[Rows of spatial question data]
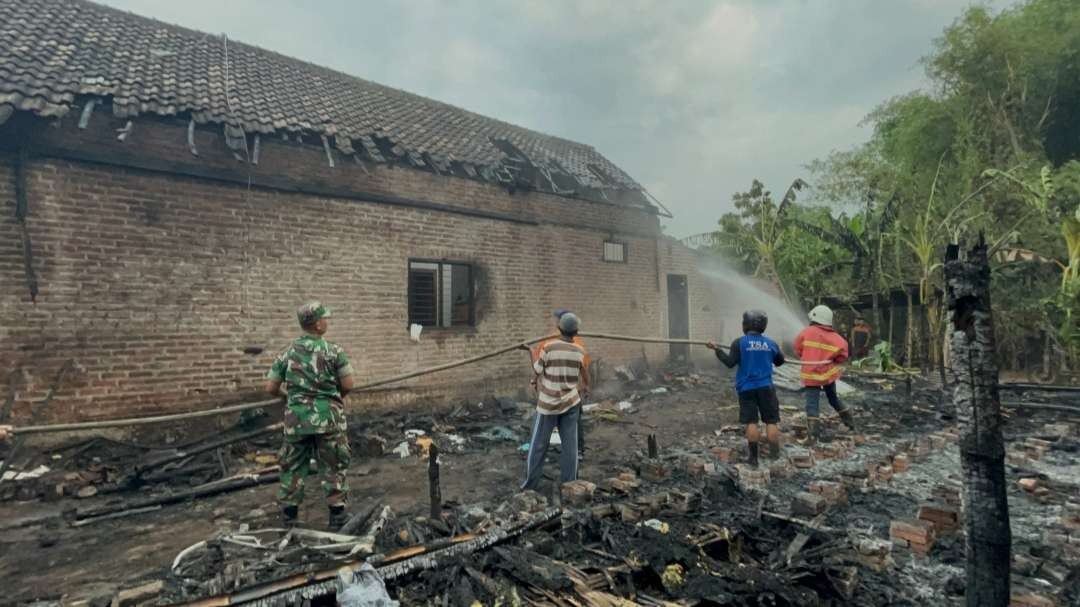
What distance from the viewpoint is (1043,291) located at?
11.3m

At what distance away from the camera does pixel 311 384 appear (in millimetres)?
4188

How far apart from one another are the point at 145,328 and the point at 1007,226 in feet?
58.8

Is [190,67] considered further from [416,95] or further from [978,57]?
[978,57]

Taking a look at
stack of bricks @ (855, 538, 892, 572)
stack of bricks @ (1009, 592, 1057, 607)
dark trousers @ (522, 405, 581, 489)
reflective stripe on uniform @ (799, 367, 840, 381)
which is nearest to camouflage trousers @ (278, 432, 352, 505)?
dark trousers @ (522, 405, 581, 489)

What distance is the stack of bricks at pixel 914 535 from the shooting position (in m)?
3.57

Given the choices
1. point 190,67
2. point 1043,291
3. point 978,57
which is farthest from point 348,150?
point 978,57

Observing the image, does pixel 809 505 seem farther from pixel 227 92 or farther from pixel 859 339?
pixel 859 339

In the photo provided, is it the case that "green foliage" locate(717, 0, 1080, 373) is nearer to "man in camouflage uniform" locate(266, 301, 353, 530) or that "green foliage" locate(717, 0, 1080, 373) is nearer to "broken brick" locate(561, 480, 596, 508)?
"broken brick" locate(561, 480, 596, 508)

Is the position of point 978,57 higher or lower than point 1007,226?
higher

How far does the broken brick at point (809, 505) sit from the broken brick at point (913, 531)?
0.49 meters

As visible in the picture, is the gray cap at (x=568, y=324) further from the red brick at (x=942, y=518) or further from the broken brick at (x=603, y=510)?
the red brick at (x=942, y=518)

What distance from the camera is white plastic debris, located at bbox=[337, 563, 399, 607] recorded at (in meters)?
2.84

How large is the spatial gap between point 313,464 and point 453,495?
1543 mm

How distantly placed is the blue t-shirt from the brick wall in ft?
17.3
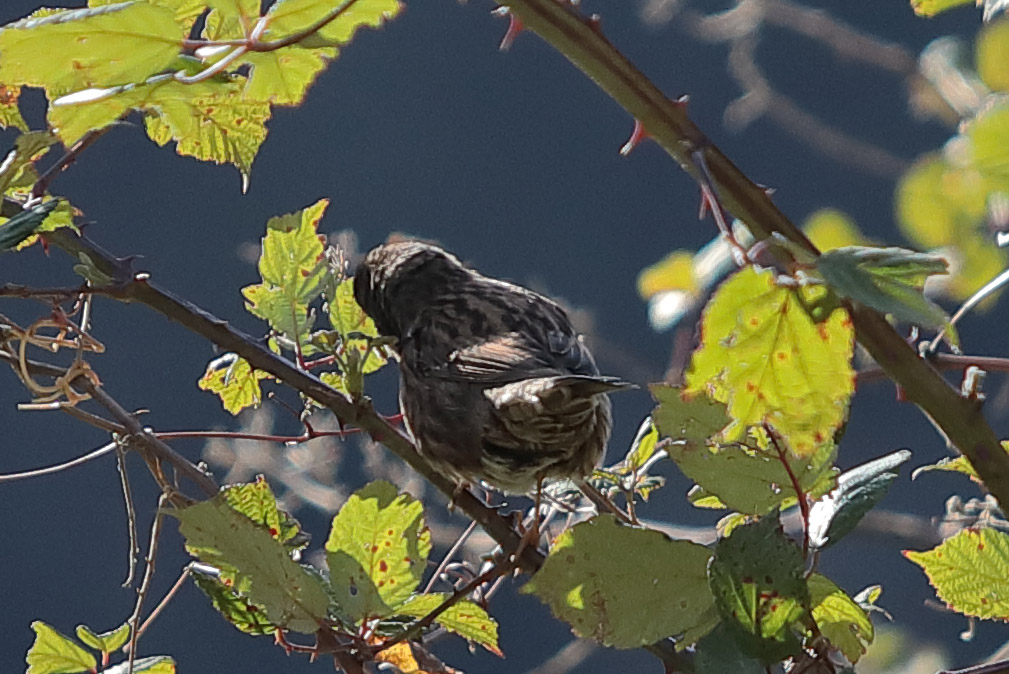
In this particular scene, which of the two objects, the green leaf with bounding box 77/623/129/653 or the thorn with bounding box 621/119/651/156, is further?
the green leaf with bounding box 77/623/129/653

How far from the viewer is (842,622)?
833mm

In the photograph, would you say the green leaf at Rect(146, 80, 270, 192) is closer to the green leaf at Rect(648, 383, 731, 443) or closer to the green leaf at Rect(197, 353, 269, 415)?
the green leaf at Rect(197, 353, 269, 415)

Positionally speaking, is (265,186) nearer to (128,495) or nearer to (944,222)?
(128,495)

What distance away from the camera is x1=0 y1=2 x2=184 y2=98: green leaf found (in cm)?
65

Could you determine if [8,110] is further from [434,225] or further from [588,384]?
[434,225]

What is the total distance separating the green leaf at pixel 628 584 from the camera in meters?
0.79

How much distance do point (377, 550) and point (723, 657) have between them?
31cm

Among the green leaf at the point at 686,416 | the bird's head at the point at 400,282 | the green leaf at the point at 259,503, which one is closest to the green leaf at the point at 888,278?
the green leaf at the point at 686,416

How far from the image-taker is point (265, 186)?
199 inches

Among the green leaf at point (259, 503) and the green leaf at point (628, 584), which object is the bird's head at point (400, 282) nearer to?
the green leaf at point (259, 503)

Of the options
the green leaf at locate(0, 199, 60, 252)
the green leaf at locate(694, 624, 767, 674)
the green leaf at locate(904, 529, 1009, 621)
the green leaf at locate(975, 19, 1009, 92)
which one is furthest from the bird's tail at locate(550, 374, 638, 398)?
the green leaf at locate(975, 19, 1009, 92)

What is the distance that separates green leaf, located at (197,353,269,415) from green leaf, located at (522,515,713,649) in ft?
1.62

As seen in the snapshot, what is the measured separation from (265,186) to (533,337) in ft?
11.2

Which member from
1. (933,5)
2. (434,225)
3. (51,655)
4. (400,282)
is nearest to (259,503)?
(51,655)
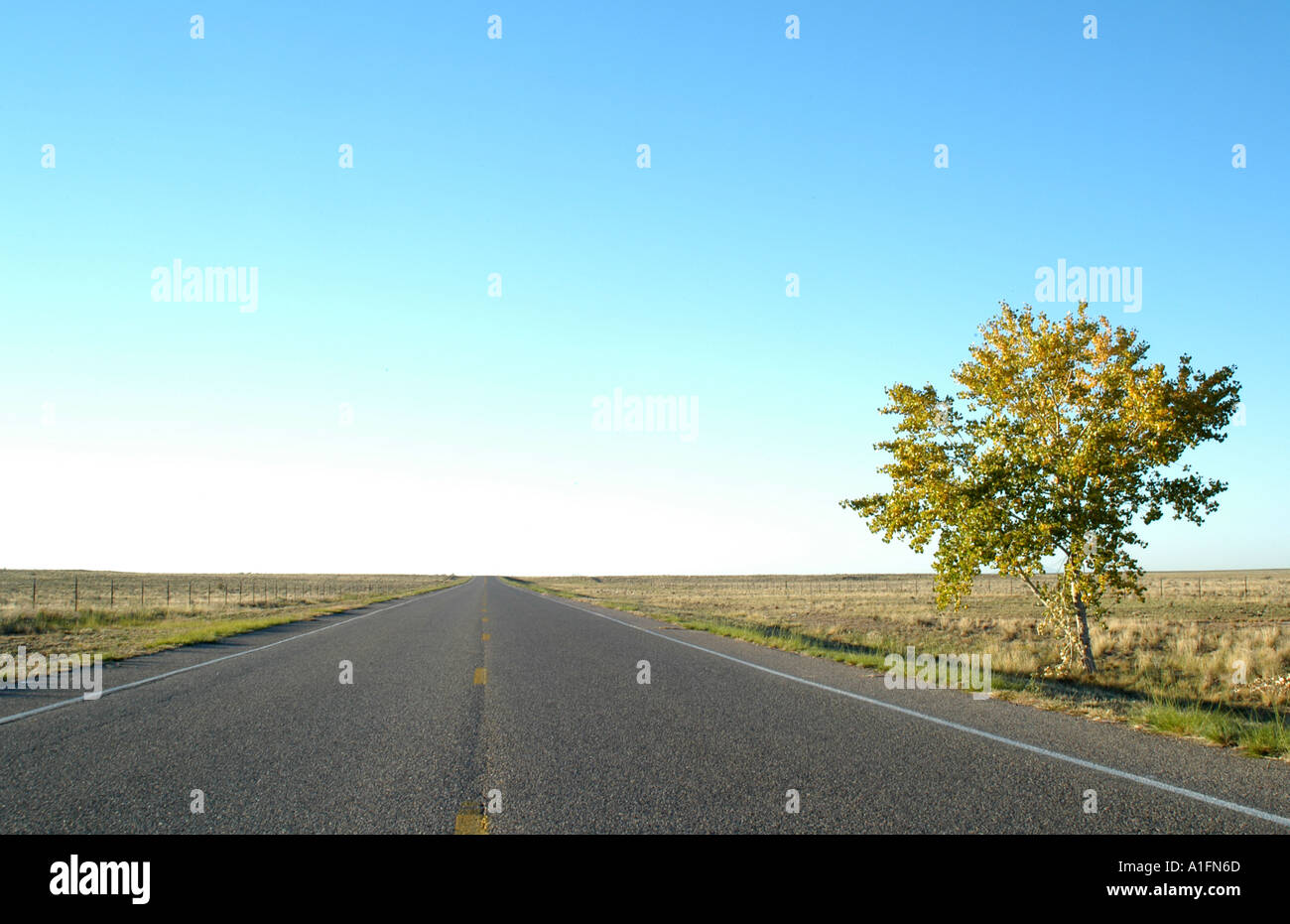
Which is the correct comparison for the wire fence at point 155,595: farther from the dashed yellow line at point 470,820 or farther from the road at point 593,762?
the dashed yellow line at point 470,820

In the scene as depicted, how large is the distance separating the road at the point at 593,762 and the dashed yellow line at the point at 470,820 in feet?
0.08

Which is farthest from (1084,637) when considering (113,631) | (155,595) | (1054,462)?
(155,595)

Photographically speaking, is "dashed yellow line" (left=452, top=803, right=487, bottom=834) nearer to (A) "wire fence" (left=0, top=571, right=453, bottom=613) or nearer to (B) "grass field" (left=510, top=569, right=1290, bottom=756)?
(B) "grass field" (left=510, top=569, right=1290, bottom=756)

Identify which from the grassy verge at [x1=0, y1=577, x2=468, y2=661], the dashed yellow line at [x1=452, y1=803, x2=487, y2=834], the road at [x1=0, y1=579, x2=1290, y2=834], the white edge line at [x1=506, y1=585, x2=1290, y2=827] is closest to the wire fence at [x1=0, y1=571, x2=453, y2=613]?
the grassy verge at [x1=0, y1=577, x2=468, y2=661]

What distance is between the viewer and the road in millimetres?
4785

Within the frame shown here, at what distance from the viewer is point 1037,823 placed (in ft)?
15.1

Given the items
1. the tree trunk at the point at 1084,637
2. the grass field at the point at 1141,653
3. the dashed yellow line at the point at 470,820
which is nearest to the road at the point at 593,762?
the dashed yellow line at the point at 470,820

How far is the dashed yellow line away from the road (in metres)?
0.02

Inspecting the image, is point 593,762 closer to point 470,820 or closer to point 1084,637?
point 470,820
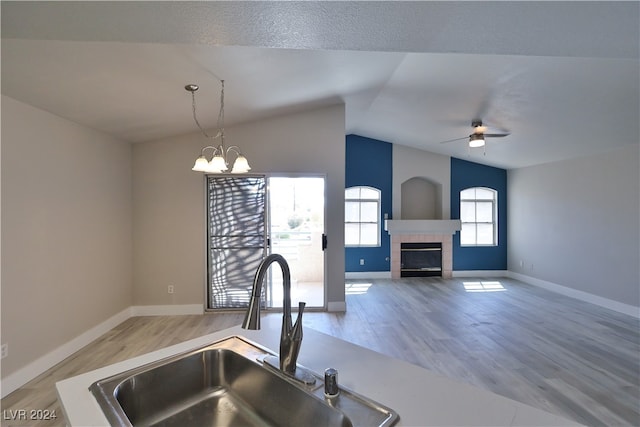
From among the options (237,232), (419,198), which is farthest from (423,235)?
(237,232)

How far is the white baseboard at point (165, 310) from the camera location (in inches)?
171

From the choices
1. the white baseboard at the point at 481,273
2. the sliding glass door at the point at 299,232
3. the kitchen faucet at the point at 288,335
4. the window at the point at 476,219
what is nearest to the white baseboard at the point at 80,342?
the sliding glass door at the point at 299,232

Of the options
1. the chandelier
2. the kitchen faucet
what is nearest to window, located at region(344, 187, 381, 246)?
the chandelier

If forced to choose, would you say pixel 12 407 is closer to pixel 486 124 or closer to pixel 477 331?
pixel 477 331

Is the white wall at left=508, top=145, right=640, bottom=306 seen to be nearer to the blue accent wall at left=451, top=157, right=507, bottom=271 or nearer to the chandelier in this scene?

▶ **Stated problem**: Starting with the line that contains "If forced to", repeat each line through the last one exactly as it appears. Include both ends and nothing more.

▶ **Reply to the task**:
If forced to choose, would you say pixel 12 407 is closer to pixel 486 124 or closer to pixel 477 331?
pixel 477 331

Is the white wall at left=508, top=145, right=640, bottom=306 seen to be nearer to the blue accent wall at left=451, top=157, right=507, bottom=271 or nearer to the chandelier in this scene?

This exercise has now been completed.